**Stated exercise 1**.
In the Kenpo forum thread, reproduce the text between "## hammer (Jun" and "you have achieved.", inclusive, without changing a word.
**Stated exercise 2**.
In the Kenpo forum thread, what does hammer suggest doing early on, and how often should it be repeated?
**Stated exercise 3**.
Continue the Kenpo forum thread from the point where it stops.

===== Supplied text

Congrats!! Sounds like you're really enjoying your training!!!  There is alot to learn, so don't get frustrated, although at times, its easier said than done!  

Keep training hard, take one day at a time, and before you know it, things will begin to flow much easier!

Mike


----------



## jfarnsworth (Jun 3, 2005)

Good for you.  artyon:  Keep at it.


----------



## hammer (Jun 3, 2005)

2004hemi,

To be honest it is absolutely mind blowing, where KENPO will take you. It is an amazing Journey.

Just a tip, try and get yourself on video early on and repeat it every 12 month's, it gives you a visual tool and a library of your development, to see how much you have achieved.

Wish you many successes with your study of KENPO.


Cheers


----------



## searcher (Jun 3, 2005)

Train hard and have fun.   Keep us up on how things are going.


----------



## masherdong (Jun 9, 2005)

Glad you are enjoying!  Keep up the good work!


----------



## Gin-Gin (Jun 9, 2005)

No need to apologize, 2004hemi; I think we all remember [&/or still have] that feeling--it's good.   Keep training & have fun with it! 

Best Wishes on your Kenpo journey,
Gin-Gin :asian:


----------



## Bill Smith (Jul 4, 2005)

==========
===== Data block

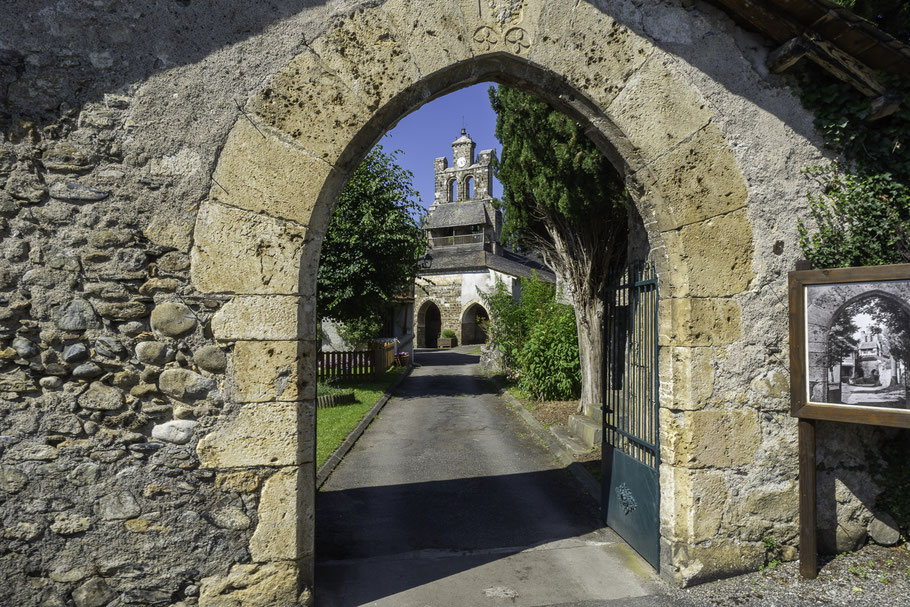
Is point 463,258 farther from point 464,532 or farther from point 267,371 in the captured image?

==========

**Answer 1**.
## hammer (Jun 3, 2005)

2004hemi,

To be honest it is absolutely mind blowing, where KENPO will take you. It is an amazing Journey.

Just a tip, try and get yourself on video early on and repeat it every 12 month's, it gives you a visual tool and a library of your development, to see how much you have achieved.

**Answer 2**.
Getting yourself on video, repeated every 12 months.

**Answer 3**.
You will soon get the "Kenpo bug" and it will be with you for life. I know, I still have it. It's been 3 years since I've been in a formal school and driving me crazy just trying to find one in my area.

Congrats on your new journey. It gets better with time.

Yours in Kenpo,
Bill Smith


----------



## Shodan (Jul 4, 2005)

Congrats!!  Kenpo is an awesome art.

  I'd like to add to what Hammer said......in addition to the video, keep a notebook- it will be invaluable in the future.  Write each technique down with as much description as possible- what you  are doing, where your targets are, angles, etc.  My first instructor seemed to say it best for me......write each tech. down as if you were telling someone who were blind......or better yet, telling someone over the phone.

  Enjoy Kenpo!!  

  Oh yeah.......and repetition IS the key!!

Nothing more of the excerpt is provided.